A multilevel contingency model of employee ownership and firm productivity: The moderating roles of industry growth and instability

31 Dec 2019


Kyoung Yong Kim, Pankaj C. Patel

Published in Organization Science, December 2020

Employee stock ownership is a widely used organizational practice to invigorate and empower employees for the betterment of organizational financial performance. But how effective is employee ownership across a range of different industry conditions? 
Dr. Kyoung Yong Kim of City University of Hong Kong, and Dr.
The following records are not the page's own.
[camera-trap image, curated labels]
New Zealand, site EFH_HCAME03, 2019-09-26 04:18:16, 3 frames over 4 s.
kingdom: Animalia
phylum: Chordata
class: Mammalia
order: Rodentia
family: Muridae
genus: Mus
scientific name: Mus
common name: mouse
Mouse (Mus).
Pankaj C. Patel of Villanova University in the United States set out to tackle this issue. 
“We found that employee ownership plans enhanced organizational performance the most in growing but unstable industries,” said Kim.
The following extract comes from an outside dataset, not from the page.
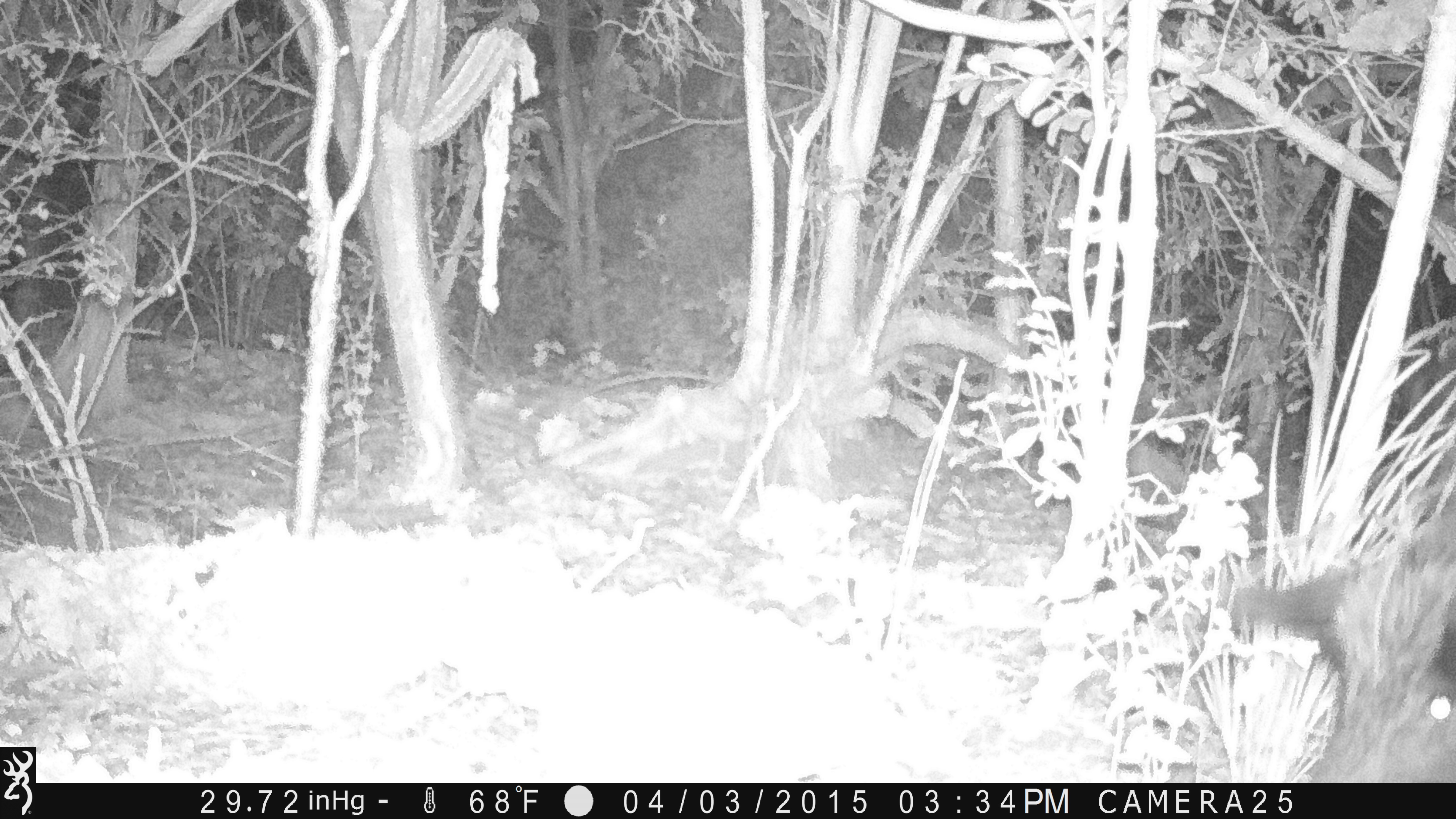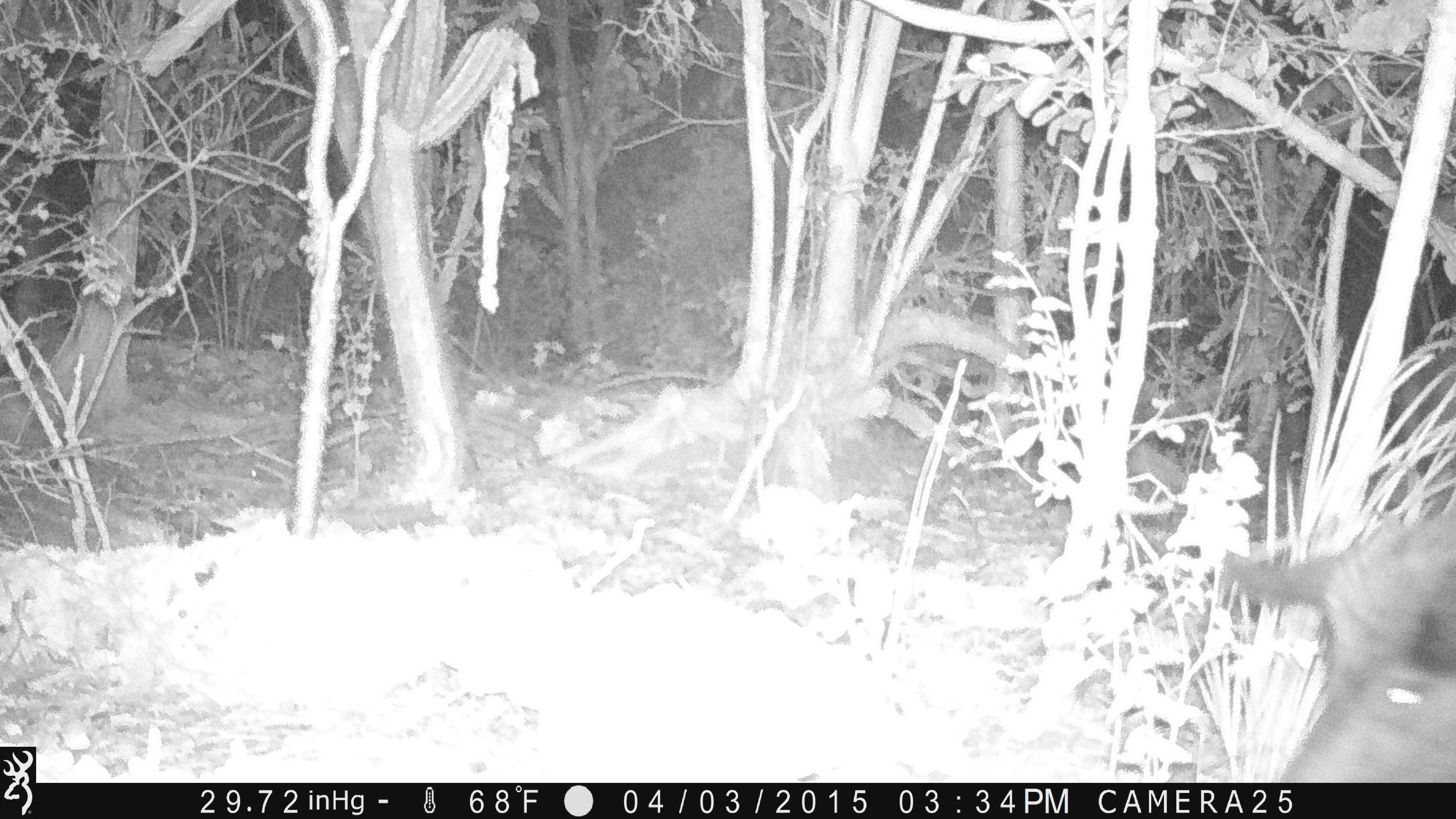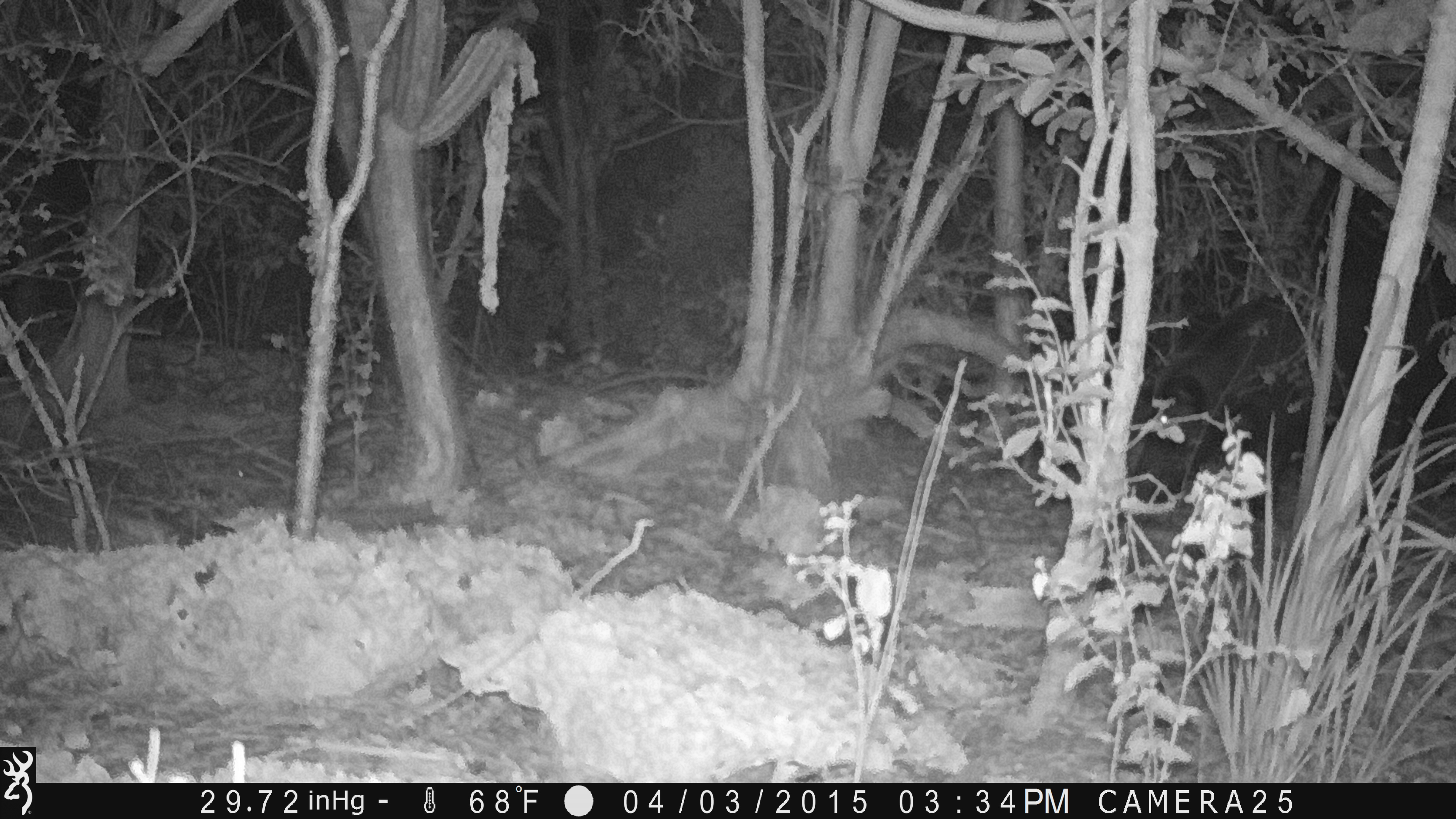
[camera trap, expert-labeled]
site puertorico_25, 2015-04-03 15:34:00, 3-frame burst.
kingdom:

Based on data from 29 countries including the United Kingdom, France, Italy, and South Korea, Kim and Patel explained that in such industry conditions, employees did not only see the potential for greater economic gains but also recognized that their greater work efforts were especially important in realizing the potential gains, therefore contributing to organizational financial performance.     
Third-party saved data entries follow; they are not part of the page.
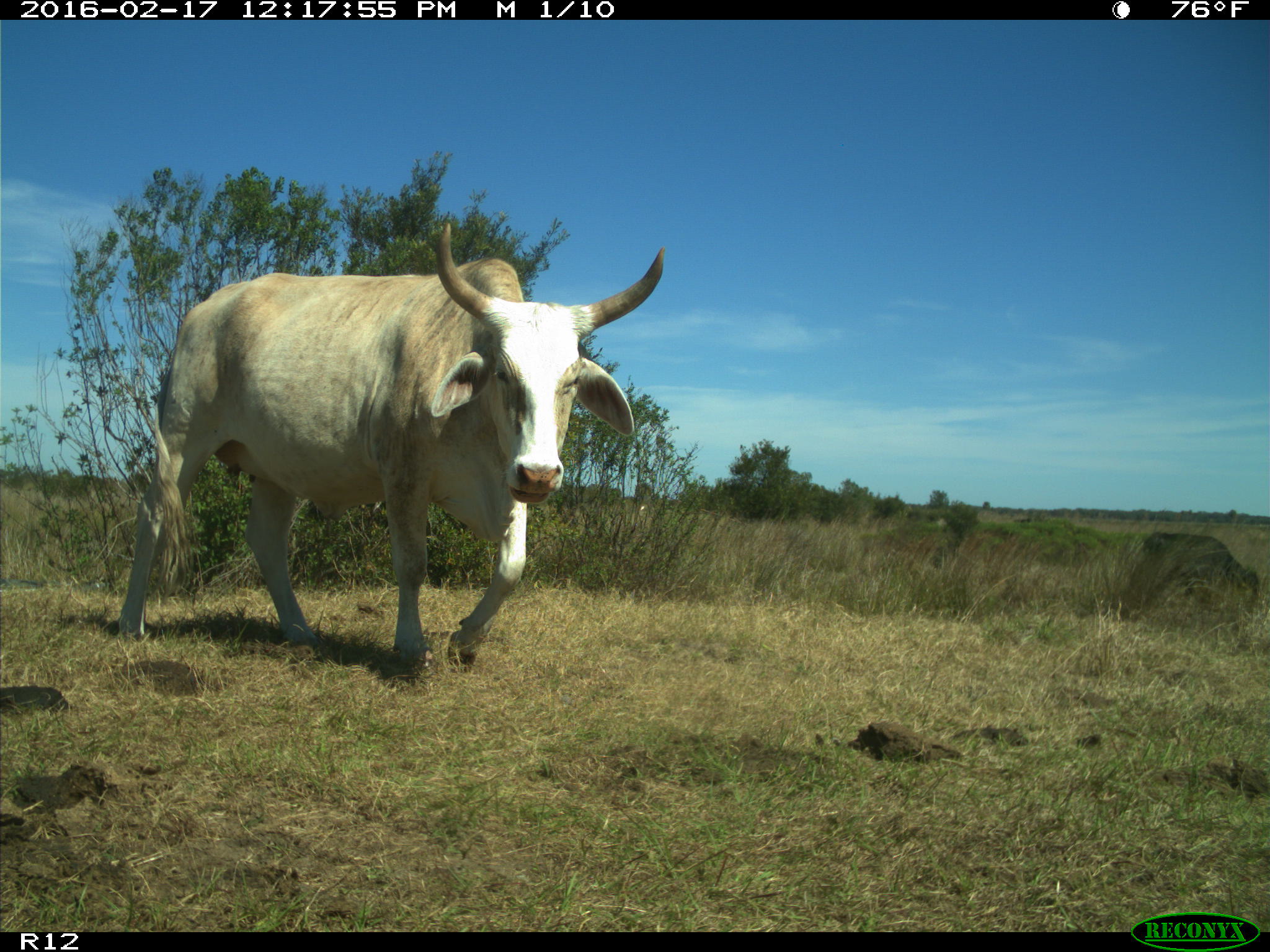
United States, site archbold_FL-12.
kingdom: Animalia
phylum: Chordata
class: Mammalia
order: Artiodactyla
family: Bovidae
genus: Bos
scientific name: Bos taurus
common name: domestic cow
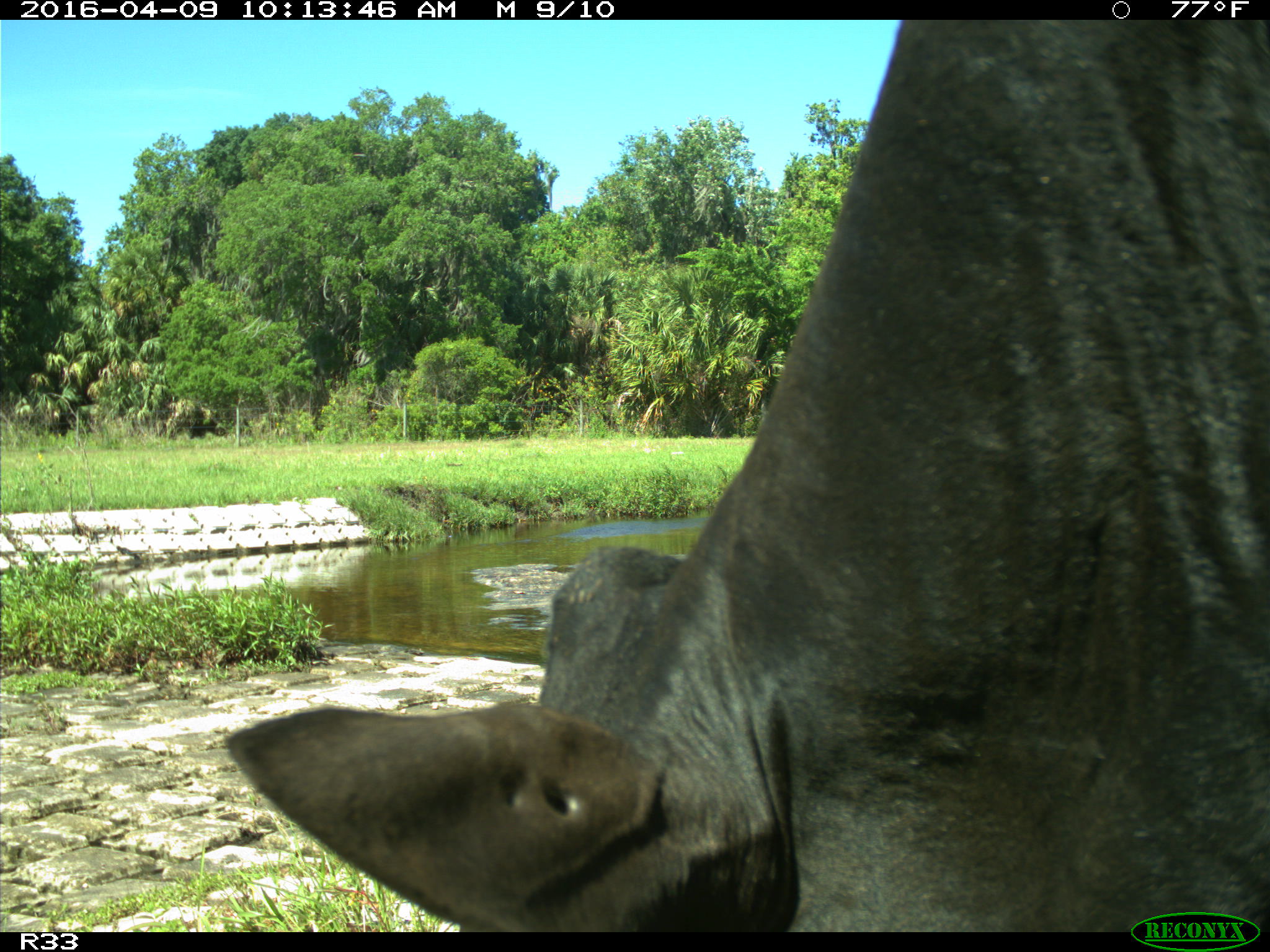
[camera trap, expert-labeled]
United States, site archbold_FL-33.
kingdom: Animalia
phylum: Chordata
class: Mammalia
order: Artiodactyla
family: Bovidae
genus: Bos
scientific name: Bos taurus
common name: domestic cow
Bos taurus (domestic cow).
A rationale behind the practice of employee stock ownership is that it creates a direct linkage between employees’ personal wealth and organizational performance, and the linkage improves employees’ work motivation. It allows distribution of wealth as well as enhancing employee and organization performance. Due to these benefits, policies on employee stock ownership are an important agenda for the Administration of U.S. President Joe Biden.